New Warner Bros. Chief Executive Kevin Tsujihara is wasting no time overhauling the movie and television studio and doing away with executive layers.
"Flatter and faster," is how one Warner Bros. senior executive described Tsujihara's structure.
Whereas previous Warner Bros. chief executive Barry Meyer preferred to have a few direct reports that were given wide latitude to run their units, Tsujihara's structure is more decentralized and will provide him with a ground floor view of the entire operation.
It will also mean Tsujihara will have a lot more direct reports than his predecessor.
For example, when Jeff Robinov was president of Warner Bros. Motion Pictures Group, distribution, marketing and production reported to him and he reported to Meyer.

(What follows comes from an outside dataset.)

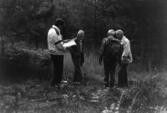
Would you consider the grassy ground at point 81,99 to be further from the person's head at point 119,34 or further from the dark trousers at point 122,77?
the person's head at point 119,34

With Robinov leaving, Tsujihara has put four movie executives on equal footing and all will report to him.
It is similar to the approach Tsujihara took with television after Bruce Rosenblum resigned from the presidency of the Warner Bros. TV Group. Rosenblum oversaw all aspects of the studio's TV business. Now, there are three executives holding the title of president and each reports to Tsujihara.
The challenge for Tsujihara's approach will be whether the people he has named president can coexist. If not, Tsujihara could end up spending much of his time playing referee instead of focusing on the bigger picture.
On the other hand, the exits of Robinov and Rosenblum was inevitable. Both had battled Tsujihara, who had previously run the studio's home entertainment unit, to succeed Meyer and there were hard feelings that probably weren't going away any time soon. The last thing a new CEO needs is to be second-guessed by the people he beat out for the job.
The drama of the bake-off at Warner Bros. and the aftermath that has led to two well-respected executives to leave is the opposite of the smooth change of leadership that took place over the last few years at HBO, another Time Warner unit.
There, three executives -- Richard Plepler, Eric Kessler and Michael Lombardo -- all had the title of president under chairman and chief executive Bill Nelson. When Nelson retired last year, Plepler was named his successor but Kessler and Lombardo remained in senior positions.